[START Working data]
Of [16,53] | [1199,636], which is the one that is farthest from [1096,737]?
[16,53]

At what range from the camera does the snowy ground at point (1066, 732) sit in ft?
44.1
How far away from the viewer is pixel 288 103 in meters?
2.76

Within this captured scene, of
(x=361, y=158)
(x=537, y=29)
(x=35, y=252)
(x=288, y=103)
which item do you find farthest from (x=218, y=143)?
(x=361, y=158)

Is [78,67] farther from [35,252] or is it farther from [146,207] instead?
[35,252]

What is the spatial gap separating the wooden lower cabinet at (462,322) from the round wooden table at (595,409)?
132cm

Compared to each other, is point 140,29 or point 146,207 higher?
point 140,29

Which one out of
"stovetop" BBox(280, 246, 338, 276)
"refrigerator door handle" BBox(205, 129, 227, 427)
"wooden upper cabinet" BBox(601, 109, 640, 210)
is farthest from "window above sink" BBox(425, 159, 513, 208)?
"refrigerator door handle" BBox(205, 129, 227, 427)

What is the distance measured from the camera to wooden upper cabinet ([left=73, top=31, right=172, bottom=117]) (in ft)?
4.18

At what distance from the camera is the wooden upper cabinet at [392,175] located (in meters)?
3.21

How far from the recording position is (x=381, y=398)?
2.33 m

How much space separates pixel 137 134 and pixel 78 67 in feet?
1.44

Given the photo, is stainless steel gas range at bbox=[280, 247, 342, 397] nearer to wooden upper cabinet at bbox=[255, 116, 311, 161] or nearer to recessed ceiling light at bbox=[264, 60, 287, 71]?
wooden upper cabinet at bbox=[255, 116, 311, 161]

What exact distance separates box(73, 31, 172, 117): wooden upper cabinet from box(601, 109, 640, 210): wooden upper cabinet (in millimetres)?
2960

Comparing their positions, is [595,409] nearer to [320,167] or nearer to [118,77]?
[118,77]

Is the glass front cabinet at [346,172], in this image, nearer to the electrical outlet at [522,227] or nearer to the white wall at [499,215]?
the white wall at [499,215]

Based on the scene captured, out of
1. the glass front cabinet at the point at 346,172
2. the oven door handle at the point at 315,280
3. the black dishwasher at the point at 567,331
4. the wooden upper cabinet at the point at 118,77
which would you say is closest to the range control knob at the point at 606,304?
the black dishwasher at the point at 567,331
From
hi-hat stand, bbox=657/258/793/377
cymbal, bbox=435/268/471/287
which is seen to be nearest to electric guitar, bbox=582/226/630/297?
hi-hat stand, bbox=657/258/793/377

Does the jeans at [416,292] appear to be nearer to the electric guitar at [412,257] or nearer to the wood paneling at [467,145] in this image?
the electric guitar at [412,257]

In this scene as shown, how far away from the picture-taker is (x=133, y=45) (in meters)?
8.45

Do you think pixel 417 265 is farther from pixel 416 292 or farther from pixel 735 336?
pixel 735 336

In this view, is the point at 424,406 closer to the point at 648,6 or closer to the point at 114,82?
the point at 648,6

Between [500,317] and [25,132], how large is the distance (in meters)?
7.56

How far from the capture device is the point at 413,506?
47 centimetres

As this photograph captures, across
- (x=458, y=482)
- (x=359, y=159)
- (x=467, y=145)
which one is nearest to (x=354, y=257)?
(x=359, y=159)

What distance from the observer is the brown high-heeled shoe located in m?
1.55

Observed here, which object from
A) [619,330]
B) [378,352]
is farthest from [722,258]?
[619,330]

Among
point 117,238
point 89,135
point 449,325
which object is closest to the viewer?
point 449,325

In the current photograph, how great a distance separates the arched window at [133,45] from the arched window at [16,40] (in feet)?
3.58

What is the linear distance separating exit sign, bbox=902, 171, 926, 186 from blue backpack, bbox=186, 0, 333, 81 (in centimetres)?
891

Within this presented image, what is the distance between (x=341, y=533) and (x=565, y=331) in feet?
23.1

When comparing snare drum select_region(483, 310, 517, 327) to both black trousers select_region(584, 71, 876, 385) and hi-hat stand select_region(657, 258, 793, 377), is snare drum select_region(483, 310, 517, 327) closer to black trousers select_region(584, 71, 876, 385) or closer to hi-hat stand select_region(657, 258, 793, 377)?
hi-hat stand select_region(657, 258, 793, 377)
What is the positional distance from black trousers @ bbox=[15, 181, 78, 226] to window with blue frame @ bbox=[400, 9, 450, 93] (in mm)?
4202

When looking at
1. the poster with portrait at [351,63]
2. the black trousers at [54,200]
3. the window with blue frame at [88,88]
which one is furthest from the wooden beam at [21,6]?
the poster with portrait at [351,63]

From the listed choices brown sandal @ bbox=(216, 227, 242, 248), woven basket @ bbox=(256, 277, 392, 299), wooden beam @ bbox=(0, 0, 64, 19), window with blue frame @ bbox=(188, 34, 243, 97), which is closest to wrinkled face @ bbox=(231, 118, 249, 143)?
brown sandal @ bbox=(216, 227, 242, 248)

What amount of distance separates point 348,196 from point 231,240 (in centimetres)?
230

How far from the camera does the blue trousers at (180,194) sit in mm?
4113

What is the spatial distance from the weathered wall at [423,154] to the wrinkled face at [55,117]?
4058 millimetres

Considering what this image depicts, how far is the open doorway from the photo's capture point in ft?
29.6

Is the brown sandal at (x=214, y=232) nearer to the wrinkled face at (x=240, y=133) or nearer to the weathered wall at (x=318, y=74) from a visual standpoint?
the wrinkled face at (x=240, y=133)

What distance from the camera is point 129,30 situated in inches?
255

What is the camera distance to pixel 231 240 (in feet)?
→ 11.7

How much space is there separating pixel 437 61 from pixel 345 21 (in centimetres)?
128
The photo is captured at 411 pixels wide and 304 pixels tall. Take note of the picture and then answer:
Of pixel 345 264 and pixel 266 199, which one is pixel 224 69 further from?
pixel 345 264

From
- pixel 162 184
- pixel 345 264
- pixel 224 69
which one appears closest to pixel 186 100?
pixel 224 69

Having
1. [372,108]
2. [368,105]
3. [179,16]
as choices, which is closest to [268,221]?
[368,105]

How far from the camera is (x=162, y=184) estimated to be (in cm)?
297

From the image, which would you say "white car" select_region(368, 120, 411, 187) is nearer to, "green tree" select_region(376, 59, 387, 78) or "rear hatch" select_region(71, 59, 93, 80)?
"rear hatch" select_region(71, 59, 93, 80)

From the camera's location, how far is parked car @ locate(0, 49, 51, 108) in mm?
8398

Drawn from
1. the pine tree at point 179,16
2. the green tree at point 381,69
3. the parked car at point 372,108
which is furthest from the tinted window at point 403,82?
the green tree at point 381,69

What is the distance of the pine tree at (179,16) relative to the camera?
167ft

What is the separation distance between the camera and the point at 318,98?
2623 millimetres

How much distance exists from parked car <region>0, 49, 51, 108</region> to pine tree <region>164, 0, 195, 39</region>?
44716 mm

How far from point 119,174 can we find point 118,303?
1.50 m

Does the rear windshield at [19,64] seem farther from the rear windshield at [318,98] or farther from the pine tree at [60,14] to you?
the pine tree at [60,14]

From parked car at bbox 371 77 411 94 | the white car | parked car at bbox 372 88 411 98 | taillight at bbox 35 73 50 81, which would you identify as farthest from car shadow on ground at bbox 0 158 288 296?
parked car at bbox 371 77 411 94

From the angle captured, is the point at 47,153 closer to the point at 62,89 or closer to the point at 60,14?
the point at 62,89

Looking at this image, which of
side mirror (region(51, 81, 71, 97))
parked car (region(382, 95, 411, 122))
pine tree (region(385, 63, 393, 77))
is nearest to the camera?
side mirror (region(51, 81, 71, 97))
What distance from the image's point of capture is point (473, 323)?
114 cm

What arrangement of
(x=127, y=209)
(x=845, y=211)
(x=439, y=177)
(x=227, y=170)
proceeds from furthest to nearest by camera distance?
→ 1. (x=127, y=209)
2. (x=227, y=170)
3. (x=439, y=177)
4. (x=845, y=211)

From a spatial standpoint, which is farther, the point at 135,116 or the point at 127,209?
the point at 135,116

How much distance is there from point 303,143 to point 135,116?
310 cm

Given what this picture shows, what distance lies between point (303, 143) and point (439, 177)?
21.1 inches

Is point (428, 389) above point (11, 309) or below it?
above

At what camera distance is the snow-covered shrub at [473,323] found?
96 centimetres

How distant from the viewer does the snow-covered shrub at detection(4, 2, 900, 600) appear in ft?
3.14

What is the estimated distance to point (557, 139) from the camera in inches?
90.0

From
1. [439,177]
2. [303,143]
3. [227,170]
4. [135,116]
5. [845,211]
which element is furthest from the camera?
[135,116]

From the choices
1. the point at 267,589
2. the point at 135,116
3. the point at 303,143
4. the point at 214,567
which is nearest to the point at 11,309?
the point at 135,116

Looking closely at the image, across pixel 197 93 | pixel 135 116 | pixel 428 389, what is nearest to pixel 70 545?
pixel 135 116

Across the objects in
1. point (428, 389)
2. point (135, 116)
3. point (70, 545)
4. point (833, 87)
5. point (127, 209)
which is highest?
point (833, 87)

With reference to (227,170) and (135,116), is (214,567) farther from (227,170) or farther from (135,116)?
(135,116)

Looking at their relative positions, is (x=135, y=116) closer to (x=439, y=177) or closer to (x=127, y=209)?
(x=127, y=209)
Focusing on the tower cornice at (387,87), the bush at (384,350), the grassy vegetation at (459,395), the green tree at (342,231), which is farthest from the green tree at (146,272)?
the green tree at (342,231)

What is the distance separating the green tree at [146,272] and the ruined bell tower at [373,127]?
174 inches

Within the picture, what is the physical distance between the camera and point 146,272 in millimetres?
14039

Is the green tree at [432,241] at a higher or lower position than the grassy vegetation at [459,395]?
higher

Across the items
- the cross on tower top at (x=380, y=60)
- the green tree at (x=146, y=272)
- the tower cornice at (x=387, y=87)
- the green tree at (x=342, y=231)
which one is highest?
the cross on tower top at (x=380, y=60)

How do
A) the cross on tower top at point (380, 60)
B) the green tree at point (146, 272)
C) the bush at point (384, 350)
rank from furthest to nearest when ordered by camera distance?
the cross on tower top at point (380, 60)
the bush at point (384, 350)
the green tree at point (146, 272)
[END Working data]
Return exactly, and only, the line containing "Looking closely at" and every line after it through the end of the material.

Looking closely at the image, across pixel 197 93 | pixel 135 116 | pixel 428 389, what is nearest to pixel 70 545?
pixel 135 116

Across the objects in
1. point (428, 389)
2. point (135, 116)
3. point (70, 545)
4. point (833, 87)
5. point (127, 209)
which is highest?
point (833, 87)

With reference to (227,170) and (135,116), is (214,567) farther from (227,170) or farther from (135,116)?
(135,116)

Looking at their relative positions, is (x=135, y=116) closer to (x=439, y=177) or closer to (x=127, y=209)?
(x=127, y=209)
Focusing on the tower cornice at (387,87), the bush at (384,350), the grassy vegetation at (459,395), the green tree at (342,231), which is farthest from the green tree at (146,272)?
the green tree at (342,231)

What is the distance separating the green tree at [146,272] and the ruined bell tower at [373,127]?
174 inches

Within the picture, what is the physical distance between the camera and point 146,272 in millimetres?
14039

Is the green tree at [432,241] at a higher or lower position than the grassy vegetation at [459,395]?
higher

Across the items
- the cross on tower top at (x=380, y=60)
- the green tree at (x=146, y=272)
- the tower cornice at (x=387, y=87)
- the green tree at (x=342, y=231)
which one is highest?
the cross on tower top at (x=380, y=60)

How do
A) the cross on tower top at point (380, 60)
B) the green tree at point (146, 272)
C) the bush at point (384, 350)
rank from furthest to nearest when ordered by camera distance?
the cross on tower top at point (380, 60)
the bush at point (384, 350)
the green tree at point (146, 272)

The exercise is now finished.